An abbreviated magnetic resonance cholangiopancreatography (A-MRCP) protocol provides diagnostic accuracy similar to that of conventional MRCP of patients with choledocholithiasis, according to radiologists writing in the August 2019 Emergency Radiology.

The finding may be especially beneficial for emergency patients, say the radiologists from Boston’s Massachusetts General Hospital, who conducted a study to determine the accuracy and times savings of A-MRCP exams compared with conventional ones.

The retrospective study included all patients who had a MRCP exam for suspected biliary obstruction over a 24-month period. Eighty-five patients were imaged with the A-MRCP protocol and 31 with the conventional (C-MRCP) protocol.


Coronal single-shot fast spin echo (Figure 1) and 3D MRCP (Figure 2) sequences from noncontrast abbreviated (A-MRCP) protocol demonstrate biliary duct dilatation with a filling defect in the distal common bile duct, compatible with choledocholithiasis.

At MGH, the A-MRCP protocol consists of a coronal fast spin echo sequence, an axial gradient echo with fat saturation, and 2D/3D MRCP sequences. The C-MRCP protocol adds post-gadolinium contrast and diffusion-weighted sequences. The protocol selected for the 116 patients was determined by the radiologist based on the patient’s clinical indications.

The criteria to compare accuracy included sensitivity, specificity, positive predictive value (PPV) and negative predictive value (NPV). Emergency radiologist David K. Tso, MD, and colleagues reported that A-MRCP exams accurately diagnosed choledocholithiasis in 87% of cases, with a sensitivity of 85%, a specificity of 89%, a PPV of 90% and a NPV of 84%. C-MRCP exams diagnosed 92% of cases, with a sensitivity of 80%, a specificity of 100%, a PPV of 100% and a NPV of 88%. The authors, however, argue that the slightly increased accuracy of the conventional protocol was outweighed by the time saved and motion artifacts reduced, using the abbreviated exam.

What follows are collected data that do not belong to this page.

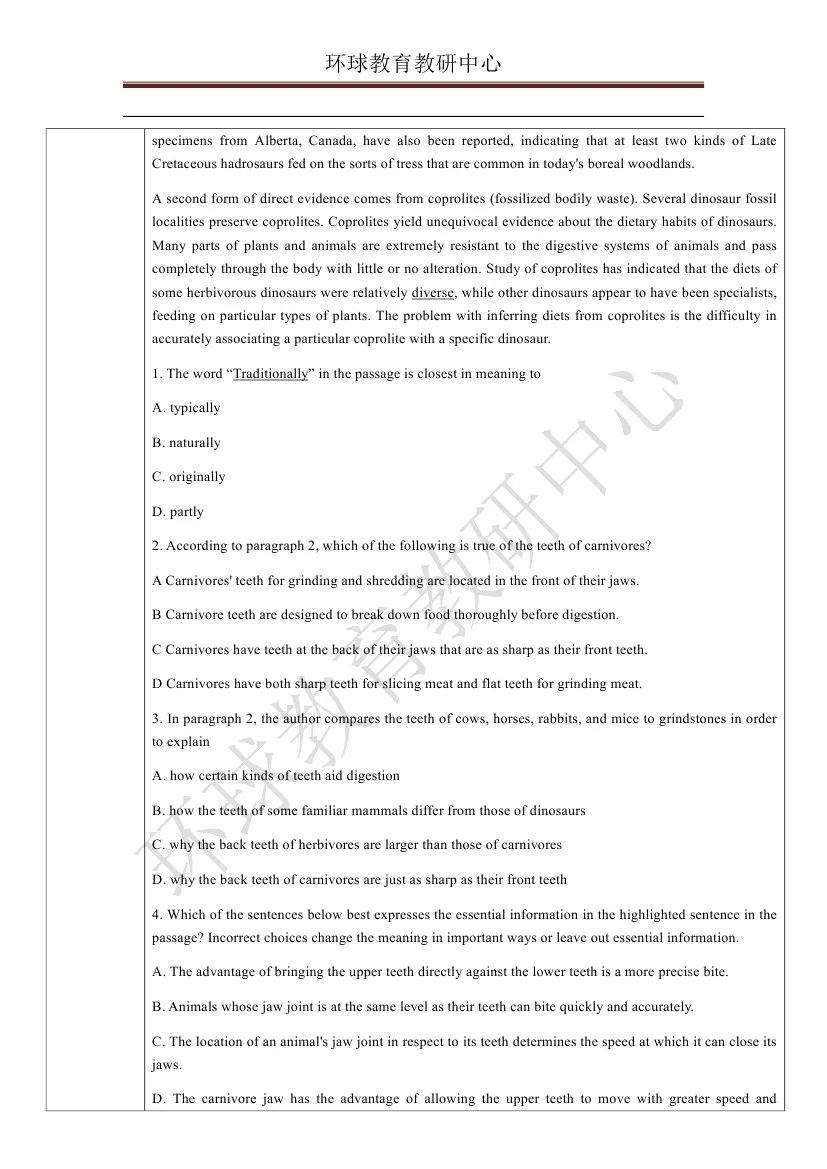 环球教育教研中心

specimens from Alberta, Canada, have also been reported, indicating that at least two kinds of Late Cretaceous hadrosaurs fed on the sorts of tress that are common in today's boreal woodlands.

A second form of direct evidence comes from coprolites (fossilized bodily waste). Several dinosaur fossil localities preserve coprolites. Coprolites yield unequivocal evidence about the dietary habits of dinosaurs. Many parts of plants and animals are extremely resistant to the digestive systems of animals and pass completely through the body with little or no alteration. Study of coprolites has indicated that the diets of some herbivorous dinosaurs were relatively diverse, while other dinosaurs appear to have been specialists, feeding on particular types of plants. The problem with inferring diets from coprolites is the difficulty in accurately associating a particular coprolite with a specific dinosaur.

1. The word “Traditionally” in the passage is closest in meaning to

A. typically

B. naturally

C. originally

D. partly

2. According to paragraph 2, which of the following is true of the teeth of carnivores?

A Carnivores' teeth for grinding and shredding are located in the front of their jaws.

B Carnivore teeth are designed to break down food thoroughly before digestion.

C Carnivores have teeth at the back of their jaws that are as sharp as their front teeth.

D Carnivores have both sharp teeth for slicing meat and flat teeth for grinding meat.

3. In paragraph 2, the author compares the teeth of cows, horses, rabbits, and mice to grindstones in order to explain

A. how certain kinds of teeth aid digestion

B. how the teeth of some familiar mammals differ from those of dinosaurs

C. why the back teeth of herbivores are larger than those of carnivores

D. why the back teeth of carnivores are just as sharp as their front teeth

4. Which of the sentences below best expresses the essential information in the highlighted sentence in the passage? Incorrect choices change the meaning in important ways or leave out essential information.

A. The advantage of bringing the upper teeth directly against the lower teeth is a more precise bite.

B. Animals whose jaw joint is at the same level as their teeth can bite quickly and accurately.

C. The location of an animal's jaw joint in respect to its teeth determines the speed at which it can close its jaws.

D. The carnivore jaw has the advantage of allowing the upper teeth to move with greater speed and

环球教育教研中心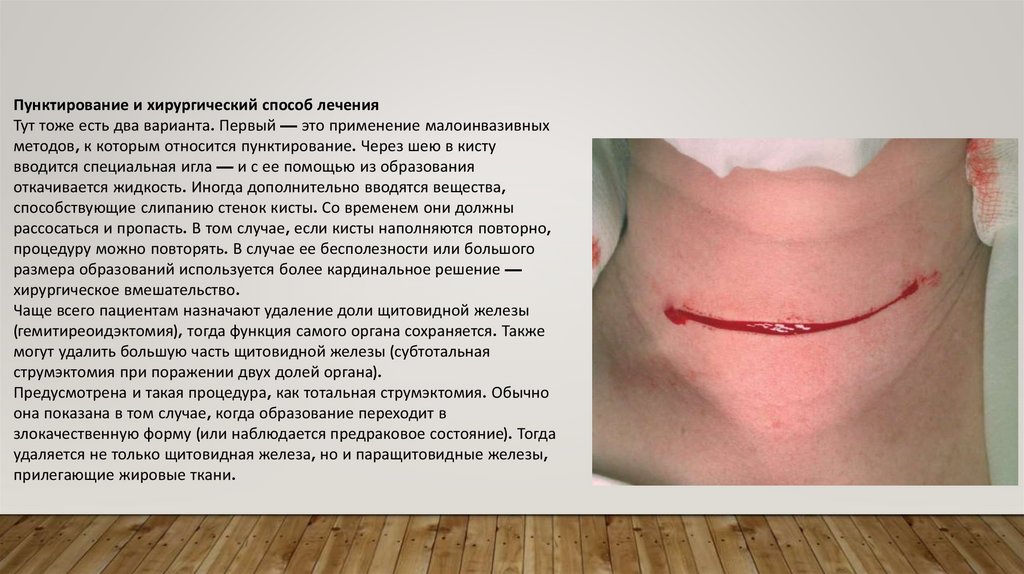 Пунктирование и хирургический способ лечения
Тут тоже есть два варианта. Первый — это применение малоинвазивных методов, к которым относится пунктирование. Через шею в кисту вводится специальная игла — и с ее помощью из образования откачивается жидкость. Иногда дополнительно вводятся вещества, способствующие слипанию стенок кисты. Со временем они должны рассосаться и пропасть. В том случае, если кисты наполняются повторно, процедуру можно повторять. В случае ее бесполезности или большого размера образований используется более кардинальное решение — хирургическое вмешательство.
Чаще всего пациентам назначают удаление доли щитовидной железы (гемитиреоидэктомия), тогда функция самого органа сохраняется. Также могут удалить большую часть щитовидной железы (субтотальная струмэктомия при поражении двух долей органа).
Предусмотрена и такая процедура, как тотальная струмэктомия. Обычно она показана в том случае, когда образование переходит в злокачественную форму (или наблюдается предраковое состояние). Тогда удаляется не только щитовидная железа, но и паращитовидные железы, прилегающие жировые ткани.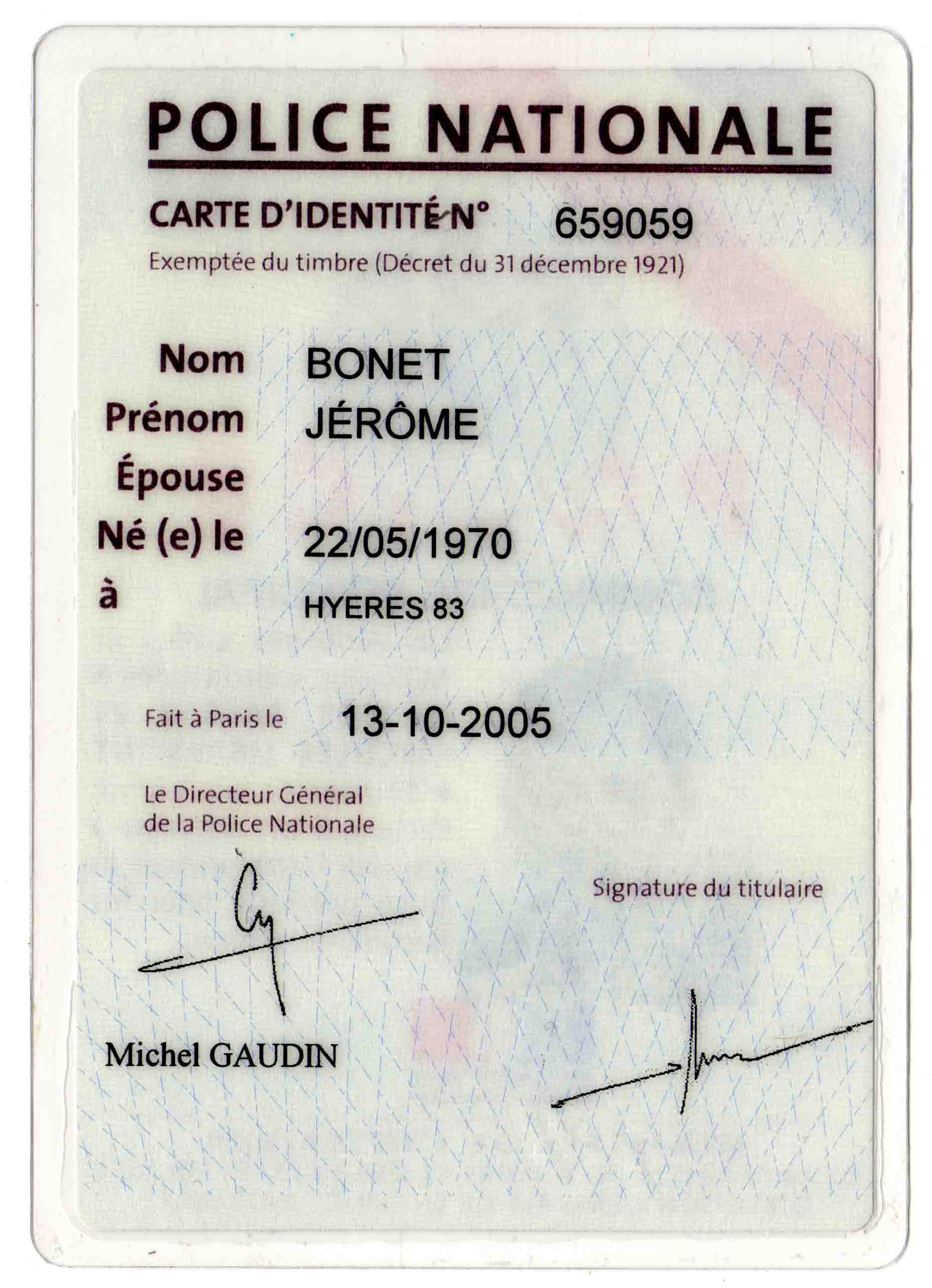 POLICE NATIONALE

CARTE D'IDENTITÉ N° 659059
Exemptée du timbre (Décret du 31 décembre 1921)

Nom BONET
Prénom JÉRÔME
Épouse
Né (e) le 22/05/1970
à HYERES 83

Fait à Paris le 13-10-2005

Le Directeur Général
de la Police Nationale

Signature du titulaire

Michel GAUDIN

The A-MRCP exams were significantly shorter, with a mean duration of 16 minutes, compared to 42 minutes for the C-MRCP exams. The mean total time spent in the MRI suite was nearly half that required by the conventional protocol: 34 minutes versus 61 minutes. The A-MRCP protocol also produced fewer motion artifacts, with only 5% of exams of limited diagnostic quality compared to 13% for the C-MRCP scans.

“An abbreviated MRCP protocol to evaluate for suspected choledocholithiasis can theoretically aid in faster triaging and management for patients in the ED setting,” wrote the authors. “From an ED workflow perspective, abbreviated MRI protocols may allow for more patients to be scanned with an MRI scanner, helping to maximize utilization of this limited resource.”

REFERENCE

  1. Tso DK, Almeida RR, Prabhakar AM, et al. Accuracy and timeliness of an abbreviated emergency department MRCP protocol for choledocholithiasis. Emerg Radiol. 2019;26(4):427-432.